Ian Imrie, of Imrie Antiques, Bridge of Earn, was a member of the Civic Trust in Perth.
He said he was offered the monument but turned it down.
“It was made of timber and was very rotten,” he said.
“It had recently been painted with gold paint, which didn’t help much.
“I have no idea where it might be now.”
The eagle’s final resting place remains a mystery.
Upper Dens Mills in Princes Street
Law also made a statue of James Watt that used to sit on top of Upper Dens Mills.
It was once the biggest of Baxter Brothers’ factories.
James Watt was born in Greenock in 1736.
He became one of the world’s most highly regarded inventors and engineers.
Watt was represented as sitting down with a pair of compasses in one hand.
A drawing, which was resting on his knees, was being steadied with his other hand.
The Courier recorded the statue unveiling back in 1852.
“It was a happy thought to place a statue of James Watt on the highest part above the engine houses,” it read.
“If any man deserved to be lifted up to a place of honour, it was the man who made such a large building possible by giving the world the steam engine.”
I remember quite clearly being there when it was all pulled down.” Jim Edmonds.
He was removed in 1911, having withstood the elements for generations.
A new figure of Watt was carved from yellow pine wood by carver Alexander Fair.
It was an exact model of the old blackened statue.
On the wall of an office room there was even a spare face for him.
The 6ft-high statue deteriorated again and was dislodged for safety reasons in 1952.
Watt was retired to Baxter’s long joiners’ shop with a large crack.
Nobody knows quite how Watt met his end.
Bowbridge Works in Thistle Street
More clear-cut was the fate of the exotic camel and its nine-foot-high rider that topped the gate of Gilroy Brothers’ Bowbridge Works in Thistle Street.

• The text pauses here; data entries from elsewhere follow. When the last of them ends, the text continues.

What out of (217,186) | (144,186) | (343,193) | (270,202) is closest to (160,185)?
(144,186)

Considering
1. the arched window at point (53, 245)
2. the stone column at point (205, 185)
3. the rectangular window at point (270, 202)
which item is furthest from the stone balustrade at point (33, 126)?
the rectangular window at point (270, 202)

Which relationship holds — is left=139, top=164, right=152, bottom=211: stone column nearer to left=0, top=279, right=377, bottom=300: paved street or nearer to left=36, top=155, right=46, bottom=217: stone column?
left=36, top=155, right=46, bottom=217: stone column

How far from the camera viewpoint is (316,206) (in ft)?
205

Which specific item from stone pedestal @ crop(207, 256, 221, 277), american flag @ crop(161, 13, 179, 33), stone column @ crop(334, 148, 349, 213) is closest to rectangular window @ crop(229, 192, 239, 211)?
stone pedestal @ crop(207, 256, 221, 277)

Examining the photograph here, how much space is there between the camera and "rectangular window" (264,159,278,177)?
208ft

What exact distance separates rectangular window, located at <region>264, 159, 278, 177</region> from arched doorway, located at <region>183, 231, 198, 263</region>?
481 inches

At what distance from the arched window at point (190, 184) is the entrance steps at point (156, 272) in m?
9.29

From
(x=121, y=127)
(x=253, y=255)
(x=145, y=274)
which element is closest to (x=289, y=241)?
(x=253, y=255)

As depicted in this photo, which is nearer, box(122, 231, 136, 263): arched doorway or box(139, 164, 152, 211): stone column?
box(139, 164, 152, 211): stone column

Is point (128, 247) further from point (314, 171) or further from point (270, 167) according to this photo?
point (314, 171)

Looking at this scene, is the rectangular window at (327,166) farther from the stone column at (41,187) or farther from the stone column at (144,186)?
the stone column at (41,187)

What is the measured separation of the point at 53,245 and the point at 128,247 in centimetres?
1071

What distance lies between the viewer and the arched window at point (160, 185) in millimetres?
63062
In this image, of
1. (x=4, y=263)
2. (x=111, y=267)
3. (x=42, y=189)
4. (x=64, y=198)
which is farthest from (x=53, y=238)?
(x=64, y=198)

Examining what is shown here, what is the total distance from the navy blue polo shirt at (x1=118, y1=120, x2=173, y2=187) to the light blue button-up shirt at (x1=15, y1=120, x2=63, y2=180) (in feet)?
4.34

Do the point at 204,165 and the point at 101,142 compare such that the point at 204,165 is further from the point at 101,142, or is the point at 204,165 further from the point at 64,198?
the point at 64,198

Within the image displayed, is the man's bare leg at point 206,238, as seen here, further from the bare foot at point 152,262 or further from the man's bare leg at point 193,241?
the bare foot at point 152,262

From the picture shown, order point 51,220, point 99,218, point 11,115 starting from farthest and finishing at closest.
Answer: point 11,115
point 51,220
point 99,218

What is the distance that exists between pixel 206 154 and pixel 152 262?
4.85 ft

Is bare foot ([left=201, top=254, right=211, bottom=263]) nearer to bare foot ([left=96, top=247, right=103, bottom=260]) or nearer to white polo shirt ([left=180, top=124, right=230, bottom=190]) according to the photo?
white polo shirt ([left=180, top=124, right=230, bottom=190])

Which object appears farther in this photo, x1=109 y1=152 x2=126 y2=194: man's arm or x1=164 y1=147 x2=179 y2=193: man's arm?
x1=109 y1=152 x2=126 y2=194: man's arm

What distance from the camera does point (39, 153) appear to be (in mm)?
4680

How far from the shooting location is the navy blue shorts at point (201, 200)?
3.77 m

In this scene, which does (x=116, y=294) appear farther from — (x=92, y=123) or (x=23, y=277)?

The firm had a camel’s head as their trademark and so chose a camel as the centrepiece of their gateway.
Bowbridge was extended and modernised after the Second World War.
The gates needed to be removed so a new weighbridge could be fitted.
Jute Industries Ltd wanted to keep the camel.
They were advised it was very doubtful it could be dismantled and re-erected.
Alternative sites for the camel were sought but none were found to be suitable.
The gates were removed in June 1955.
They pulled down the camel and it lay in Bowbridge Works for a while.
Staff took pictures on top of it.
A female employee was then given the bell from the camel’s neck as a keepsake.
A reminder of the camel was embodied in the design of the new iron gates.
A camel motif was worked into the metal.
One jute mill statue went to India or was it under Dundee United’s pitch?
There was a suggestion the old camel had been buried behind the joinery shop.
The camel was also reported to have been taken to Balgersho, near Coupar Angus, or to an estate in Inverness-shire, or even shipped to a jute mill in India.
And a poem suggested it had been buried under the pitch at Tannadice Park.
The mill was demolished in 1984 and the factory buildings were demolished in 1987.
Jim Edmonds from Carnoustie put the mystery to rest when he spoke to The Courier in 2020 and pointed to the spot where the camel met its maker.
He said: “My grandfather, whose name was Jimmy Sword, used to be the general manager of the Bowbridge.
“I remember quite clearly being there when it was all pulled down.
“The camel – which was still intact – was later buried in the hole that had been dug out for the new weighbridge and the remainder of the stone from the gate posts was used as backfill.
“The rider that was with the camel got broken into numerous pieces when it was getting removed and was also put in the weighbridge base.
“To the best of my knowledge, the camel and its rider was not removed from there.”
The panel of the man and camel remains there to this day.